Como menciona Rolando Bonaccorsi, líder em IA e ciência de dados aplicadas a negócios e operações, a evolução tecnológica acontece em ciclos de transformação que alteram a forma como as empresas trabalham, competem e se relacionam com seus mercados. Grandes movimentos como computação em nuvem, inteligência artificial, automação e análise avançada de dados mostram que a tecnologia não evolui apenas pela criação de novas ferramentas, mas pela capacidade das organizações de incorporá-las em suas estratégias.
Descubra como interpretar movimentos tecnológicos para construir organizações mais preparadas para o futuro.
Por que grandes transformações tecnológicas exigem uma nova postura de gestão?

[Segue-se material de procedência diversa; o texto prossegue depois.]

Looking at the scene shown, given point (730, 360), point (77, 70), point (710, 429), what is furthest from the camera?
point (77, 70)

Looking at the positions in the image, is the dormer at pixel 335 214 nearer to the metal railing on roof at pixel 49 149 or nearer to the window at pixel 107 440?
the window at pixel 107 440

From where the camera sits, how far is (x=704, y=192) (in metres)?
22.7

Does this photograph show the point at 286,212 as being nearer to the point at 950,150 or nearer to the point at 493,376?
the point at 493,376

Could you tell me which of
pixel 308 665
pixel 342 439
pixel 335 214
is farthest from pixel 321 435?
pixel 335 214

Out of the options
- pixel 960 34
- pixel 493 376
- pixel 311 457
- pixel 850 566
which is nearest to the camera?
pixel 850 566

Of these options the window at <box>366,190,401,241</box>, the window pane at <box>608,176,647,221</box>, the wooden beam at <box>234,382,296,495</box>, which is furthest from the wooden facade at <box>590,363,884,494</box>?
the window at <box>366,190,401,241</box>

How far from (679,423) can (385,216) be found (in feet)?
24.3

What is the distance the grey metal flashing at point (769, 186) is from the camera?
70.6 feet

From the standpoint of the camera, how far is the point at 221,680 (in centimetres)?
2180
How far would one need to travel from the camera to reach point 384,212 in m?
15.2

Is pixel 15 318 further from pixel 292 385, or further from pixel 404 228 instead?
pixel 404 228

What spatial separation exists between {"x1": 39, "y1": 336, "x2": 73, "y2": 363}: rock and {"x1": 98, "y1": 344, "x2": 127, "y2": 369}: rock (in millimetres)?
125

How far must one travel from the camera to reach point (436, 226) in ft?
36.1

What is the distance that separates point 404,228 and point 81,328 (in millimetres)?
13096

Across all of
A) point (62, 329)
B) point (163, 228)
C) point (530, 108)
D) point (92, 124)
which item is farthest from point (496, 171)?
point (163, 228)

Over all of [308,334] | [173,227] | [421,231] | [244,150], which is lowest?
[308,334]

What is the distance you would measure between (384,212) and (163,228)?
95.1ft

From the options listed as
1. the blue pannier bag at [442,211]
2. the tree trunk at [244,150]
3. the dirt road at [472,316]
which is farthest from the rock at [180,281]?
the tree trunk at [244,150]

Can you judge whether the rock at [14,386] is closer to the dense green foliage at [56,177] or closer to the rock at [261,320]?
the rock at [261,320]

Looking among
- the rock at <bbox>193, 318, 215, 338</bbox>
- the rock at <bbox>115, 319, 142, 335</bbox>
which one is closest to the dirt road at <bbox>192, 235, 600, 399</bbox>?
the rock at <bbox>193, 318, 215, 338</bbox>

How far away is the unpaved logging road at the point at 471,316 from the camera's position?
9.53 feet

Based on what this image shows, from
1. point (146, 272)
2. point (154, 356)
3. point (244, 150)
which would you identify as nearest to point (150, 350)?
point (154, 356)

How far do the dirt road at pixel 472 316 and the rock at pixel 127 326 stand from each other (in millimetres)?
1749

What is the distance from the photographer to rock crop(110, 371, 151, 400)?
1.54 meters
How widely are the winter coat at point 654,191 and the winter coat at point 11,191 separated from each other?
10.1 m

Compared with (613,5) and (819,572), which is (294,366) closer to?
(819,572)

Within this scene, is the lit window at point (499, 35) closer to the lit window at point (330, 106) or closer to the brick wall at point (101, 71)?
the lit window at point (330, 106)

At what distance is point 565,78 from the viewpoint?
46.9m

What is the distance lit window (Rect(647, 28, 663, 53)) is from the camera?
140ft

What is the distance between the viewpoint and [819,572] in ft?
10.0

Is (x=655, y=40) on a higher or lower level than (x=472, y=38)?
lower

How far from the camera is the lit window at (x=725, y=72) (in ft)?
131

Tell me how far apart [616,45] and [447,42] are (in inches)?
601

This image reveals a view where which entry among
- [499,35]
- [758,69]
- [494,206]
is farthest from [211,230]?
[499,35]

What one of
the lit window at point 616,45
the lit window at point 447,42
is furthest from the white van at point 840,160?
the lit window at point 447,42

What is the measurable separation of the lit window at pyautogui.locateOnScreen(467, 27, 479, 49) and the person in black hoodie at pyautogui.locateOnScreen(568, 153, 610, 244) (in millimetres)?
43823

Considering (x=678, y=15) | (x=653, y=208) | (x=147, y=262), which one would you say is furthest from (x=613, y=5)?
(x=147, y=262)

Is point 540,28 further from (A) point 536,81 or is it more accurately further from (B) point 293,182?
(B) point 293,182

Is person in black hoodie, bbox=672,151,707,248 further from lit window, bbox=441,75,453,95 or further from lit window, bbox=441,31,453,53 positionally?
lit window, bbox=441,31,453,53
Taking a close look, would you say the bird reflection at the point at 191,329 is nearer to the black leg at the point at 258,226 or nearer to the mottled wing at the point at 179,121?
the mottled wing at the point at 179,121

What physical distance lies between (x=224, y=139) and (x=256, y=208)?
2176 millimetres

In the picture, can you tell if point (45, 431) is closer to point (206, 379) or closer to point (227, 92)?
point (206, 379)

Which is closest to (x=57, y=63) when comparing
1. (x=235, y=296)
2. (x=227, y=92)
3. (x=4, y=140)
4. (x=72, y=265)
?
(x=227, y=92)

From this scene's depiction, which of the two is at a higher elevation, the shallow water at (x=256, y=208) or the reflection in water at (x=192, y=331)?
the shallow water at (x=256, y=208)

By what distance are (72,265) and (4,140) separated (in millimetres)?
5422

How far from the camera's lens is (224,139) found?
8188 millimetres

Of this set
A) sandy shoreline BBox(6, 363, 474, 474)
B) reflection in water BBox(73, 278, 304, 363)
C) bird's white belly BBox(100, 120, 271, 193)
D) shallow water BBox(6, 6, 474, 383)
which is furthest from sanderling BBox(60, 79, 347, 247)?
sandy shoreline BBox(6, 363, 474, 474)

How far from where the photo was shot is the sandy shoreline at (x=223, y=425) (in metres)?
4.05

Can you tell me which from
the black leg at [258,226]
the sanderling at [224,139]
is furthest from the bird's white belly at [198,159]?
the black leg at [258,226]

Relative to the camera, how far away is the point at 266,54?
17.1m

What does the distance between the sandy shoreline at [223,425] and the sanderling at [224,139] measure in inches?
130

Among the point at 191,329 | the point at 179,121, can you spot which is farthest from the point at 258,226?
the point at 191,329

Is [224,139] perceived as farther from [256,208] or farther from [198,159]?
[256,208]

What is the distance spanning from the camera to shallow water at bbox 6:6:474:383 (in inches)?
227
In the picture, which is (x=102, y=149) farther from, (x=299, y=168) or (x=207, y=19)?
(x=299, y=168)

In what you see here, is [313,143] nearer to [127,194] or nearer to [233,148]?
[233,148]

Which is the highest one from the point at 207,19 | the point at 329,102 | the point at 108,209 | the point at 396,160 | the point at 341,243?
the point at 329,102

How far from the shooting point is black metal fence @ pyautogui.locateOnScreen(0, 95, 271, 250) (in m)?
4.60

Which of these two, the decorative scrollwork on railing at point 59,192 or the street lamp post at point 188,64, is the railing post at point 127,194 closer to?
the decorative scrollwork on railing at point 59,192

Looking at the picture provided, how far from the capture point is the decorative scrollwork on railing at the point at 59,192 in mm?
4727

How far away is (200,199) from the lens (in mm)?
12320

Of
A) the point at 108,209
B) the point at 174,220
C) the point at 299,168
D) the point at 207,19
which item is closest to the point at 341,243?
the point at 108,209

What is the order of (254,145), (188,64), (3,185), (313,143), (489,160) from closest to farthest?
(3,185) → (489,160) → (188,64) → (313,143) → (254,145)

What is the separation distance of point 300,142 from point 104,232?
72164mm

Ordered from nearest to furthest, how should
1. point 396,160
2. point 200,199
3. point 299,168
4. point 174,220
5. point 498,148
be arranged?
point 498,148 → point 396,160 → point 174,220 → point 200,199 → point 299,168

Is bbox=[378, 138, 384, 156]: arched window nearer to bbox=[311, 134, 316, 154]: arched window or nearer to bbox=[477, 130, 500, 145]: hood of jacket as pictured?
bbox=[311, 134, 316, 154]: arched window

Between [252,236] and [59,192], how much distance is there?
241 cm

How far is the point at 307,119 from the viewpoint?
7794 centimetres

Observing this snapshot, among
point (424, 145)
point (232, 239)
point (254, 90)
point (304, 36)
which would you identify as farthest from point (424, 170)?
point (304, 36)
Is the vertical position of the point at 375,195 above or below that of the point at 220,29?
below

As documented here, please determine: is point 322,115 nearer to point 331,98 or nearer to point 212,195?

Cada avanço tecnológico relevante provoca mudanças que vão além da área de tecnologia. Quando empresas adotaram a computação em nuvem, por exemplo, não ocorreu apenas uma substituição de infraestrutura, mas uma transformação na forma de desenvolver produtos, escalar operações e responder às necessidades do mercado. A tecnologia passou a influenciar diretamente modelos de negócio e estratégias competitivas, criando novas possibilidades de crescimento, integração entre áreas e maior capacidade de adaptação diante das mudanças do ambiente empresarial.
Rolando Bonaccorsi destaca que esse movimento se repete com a inteligência artificial. A chegada da IA generativa, dos agentes de IA e de soluções baseadas em machine learning amplia possibilidades de automação, análise e tomada de decisão. Entretanto, o impacto real depende da capacidade dos gestores de conectar essas ferramentas aos desafios concretos da organização, estabelecendo objetivos claros e garantindo que a inovação esteja alinhada às necessidades operacionais e estratégicas do negócio.
A adoção tecnológica exige uma visão equilibrada entre inovação e responsabilidade. Investir em uma nova solução sem compreender processos, objetivos e limitações pode gerar custos sem retorno significativo. Por outro lado, ignorar mudanças importantes pode deixar empresas menos competitivas em mercados cada vez mais digitais. A maturidade está em avaliar cada movimento tecnológico com critérios, identificando onde existe potencial de geração de valor e quais mudanças precisam ser feitas para uma implementação eficiente.
O que dados e inteligência artificial revelam sobre o futuro das decisões empresariais?
Segundo Rolando Bonaccorsi, um dos maiores aprendizados das transformações digitais está relacionado ao valor dos dados. Empresas passaram a perceber que informações coletadas em diferentes áreas podem representar uma fonte estratégica para compreender clientes, melhorar processos e antecipar cenários. Entretanto, possuir dados não significa automaticamente tomar boas decisões. É necessário desenvolver estruturas capazes de organizar, interpretar e transformar essas informações em insights confiáveis que apoiem estratégias mais eficientes e decisões empresariais com maior precisão.
A ciência de dados surge justamente para transformar grandes volumes de informações em conhecimento aplicável. Recursos de analytics, inteligência artificial e modelos preditivos permitem identificar padrões que dificilmente seriam percebidos apenas pela análise humana. Essa capacidade fortalece uma cultura de decisão orientada por dados, na qual gestores conseguem reduzir incertezas, encontrar oportunidades de melhoria e direcionar investimentos com base em evidências concretas.
Como líderes podem transformar mudanças tecnológicas em vantagem competitiva?
Grandes movimentos tecnológicos ensinam que ferramentas sozinhas não transformam organizações. Os resultados aparecem quando existe alinhamento entre tecnologia, pessoas e processos. Uma empresa pode adquirir as soluções mais avançadas disponíveis, mas terá dificuldades para gerar valor se não houver uma cultura preparada para utilizá-las. A inovação precisa estar conectada aos objetivos estratégicos, permitindo que recursos tecnológicos sejam incorporados de maneira planejada e contribuam para ganhos reais de eficiência, produtividade e competitividade.
De acordo com Rolando Bonaccorsi, a transformação digital depende de equipes capazes de aprender continuamente. Novas tecnologias exigem profissionais com habilidades técnicas, visão de negócio e capacidade de colaboração. A construção de times de alta performance envolve treinamento, comunicação clara e ambientes que incentivem experimentação responsável. O desenvolvimento dessas competências se torna essencial para que as organizações consigam acompanhar mudanças rápidas e aproveitar melhor as oportunidades criadas pelas novas soluções digitais.
Processos também precisam acompanhar essa evolução. A automação inteligente, a hiperautomação e práticas como DevOps mostram que eficiência operacional está ligada à revisão constante da forma como o trabalho é realizado. Automatizar processos inadequados apenas acelera problemas existentes, enquanto otimizar fluxos bem estruturados amplia resultados. Por isso, empresas que buscam maturidade digital precisam avaliar continuamente suas operações, eliminando gargalos e criando modelos mais ágeis, integrados e preparados para novos desafios.